Colette Iselin is excited to go to Paris on a class trip. She’ll get to soak up the beauty and culture, and maybe even learn something about her family’s French roots.
But a series of gruesome murders are taking place across the city, putting everyone on edge. And as she tours museums and palaces, Colette keeps seeing a strange vision: a pale woman in a ball gown and powdered wig, who looks suspiciously like Marie Antoinette.
Colette knows her popular, status-obsessed friends won’t believe her, so she seeks out the help of a charming French boy. Together, they uncover a shocking secret involving a dark, hidden history. When Colette realizes she herself may hold the key to the mystery, her own life is suddenly in danger.

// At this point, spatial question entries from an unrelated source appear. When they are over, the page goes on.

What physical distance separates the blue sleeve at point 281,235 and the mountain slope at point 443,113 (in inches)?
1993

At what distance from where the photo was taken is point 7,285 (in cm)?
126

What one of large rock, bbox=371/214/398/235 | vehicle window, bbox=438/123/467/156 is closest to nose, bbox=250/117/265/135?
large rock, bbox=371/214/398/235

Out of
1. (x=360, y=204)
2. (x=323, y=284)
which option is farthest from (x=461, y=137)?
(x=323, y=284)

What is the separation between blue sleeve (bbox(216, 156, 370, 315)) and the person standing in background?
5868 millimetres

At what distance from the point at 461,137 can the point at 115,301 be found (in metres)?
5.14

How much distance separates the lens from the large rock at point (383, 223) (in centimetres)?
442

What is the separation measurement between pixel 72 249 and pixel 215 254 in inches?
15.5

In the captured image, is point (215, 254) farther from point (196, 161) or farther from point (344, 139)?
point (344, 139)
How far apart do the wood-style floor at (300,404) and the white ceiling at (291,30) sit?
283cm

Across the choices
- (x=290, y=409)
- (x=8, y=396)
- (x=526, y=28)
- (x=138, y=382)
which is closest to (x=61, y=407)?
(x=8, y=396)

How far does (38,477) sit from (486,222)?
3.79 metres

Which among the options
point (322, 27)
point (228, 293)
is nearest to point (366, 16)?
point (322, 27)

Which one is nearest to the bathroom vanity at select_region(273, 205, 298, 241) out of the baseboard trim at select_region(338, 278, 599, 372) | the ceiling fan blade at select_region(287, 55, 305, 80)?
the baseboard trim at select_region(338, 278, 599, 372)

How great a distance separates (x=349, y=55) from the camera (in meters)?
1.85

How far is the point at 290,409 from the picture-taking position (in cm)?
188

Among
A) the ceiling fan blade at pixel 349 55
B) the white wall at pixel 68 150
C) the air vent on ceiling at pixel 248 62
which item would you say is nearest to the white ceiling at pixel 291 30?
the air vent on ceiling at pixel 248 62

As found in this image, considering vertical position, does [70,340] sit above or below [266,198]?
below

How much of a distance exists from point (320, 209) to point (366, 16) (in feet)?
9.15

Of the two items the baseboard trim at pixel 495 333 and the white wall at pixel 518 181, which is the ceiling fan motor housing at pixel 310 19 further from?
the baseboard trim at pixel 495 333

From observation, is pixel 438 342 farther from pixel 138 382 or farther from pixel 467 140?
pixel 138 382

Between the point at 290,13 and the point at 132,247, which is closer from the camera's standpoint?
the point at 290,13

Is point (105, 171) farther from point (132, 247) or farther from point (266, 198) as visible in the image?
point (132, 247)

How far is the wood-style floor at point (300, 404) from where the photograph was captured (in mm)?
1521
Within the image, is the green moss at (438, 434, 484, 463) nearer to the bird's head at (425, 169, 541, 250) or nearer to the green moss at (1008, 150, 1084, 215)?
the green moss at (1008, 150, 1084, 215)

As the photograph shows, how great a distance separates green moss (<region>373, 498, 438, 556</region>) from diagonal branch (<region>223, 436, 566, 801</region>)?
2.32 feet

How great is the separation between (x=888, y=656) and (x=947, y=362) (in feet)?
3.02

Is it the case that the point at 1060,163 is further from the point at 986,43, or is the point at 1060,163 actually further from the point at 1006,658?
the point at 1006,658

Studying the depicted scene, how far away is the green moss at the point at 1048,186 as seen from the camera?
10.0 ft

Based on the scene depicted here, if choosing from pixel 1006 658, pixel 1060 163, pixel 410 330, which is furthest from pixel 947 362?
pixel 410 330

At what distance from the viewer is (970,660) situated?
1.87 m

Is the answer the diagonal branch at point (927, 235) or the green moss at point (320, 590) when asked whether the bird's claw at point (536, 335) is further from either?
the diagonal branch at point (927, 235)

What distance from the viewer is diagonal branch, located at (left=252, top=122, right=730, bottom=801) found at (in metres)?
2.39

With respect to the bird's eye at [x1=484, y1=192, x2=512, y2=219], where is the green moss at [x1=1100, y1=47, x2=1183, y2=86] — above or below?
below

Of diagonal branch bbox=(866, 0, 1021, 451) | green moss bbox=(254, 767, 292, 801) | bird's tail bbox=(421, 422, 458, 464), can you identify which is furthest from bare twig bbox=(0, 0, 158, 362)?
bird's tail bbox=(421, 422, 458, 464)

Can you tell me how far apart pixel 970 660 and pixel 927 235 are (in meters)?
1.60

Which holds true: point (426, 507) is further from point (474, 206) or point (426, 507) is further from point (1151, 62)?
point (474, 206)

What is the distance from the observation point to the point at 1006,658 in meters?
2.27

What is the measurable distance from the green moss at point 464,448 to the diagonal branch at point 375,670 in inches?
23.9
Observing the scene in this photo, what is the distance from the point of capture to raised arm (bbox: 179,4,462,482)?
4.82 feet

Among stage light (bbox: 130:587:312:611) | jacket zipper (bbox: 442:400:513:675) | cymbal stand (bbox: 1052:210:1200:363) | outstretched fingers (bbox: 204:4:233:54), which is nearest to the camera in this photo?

With a title like Marie Antoinnette Serial Killer there was a lot of potential for cheese in the story. Instead, what I found was a well-written and interesting, fun romp through Paris. I seem to be on a bit of a ghost story kick right now and this book fit in very nicely. Both a modern day and historical mystery, Marie Antoinnette Serial Killer was finished in one delightful sitting. I enjoyed the development of the characters - nothing in their descriptions wasted. The history of the French Revolution was a major plot point and was described with a liveliness and personality not always found in history records. Alender takes the reader on an intimate tour of Paris where you can almost feel the textures of the stone walls and feel the breeze as you navigate the narrow streets.
This is another title taken from our Scholastic book fair and because of the title the subject matter and once again a mature sticker on the book there was some question as to whether or not it was appropriate for the intermediate students. I was quite pleasantly surprised to find that this book is captivating and well written and one that I can easily recommend to my students.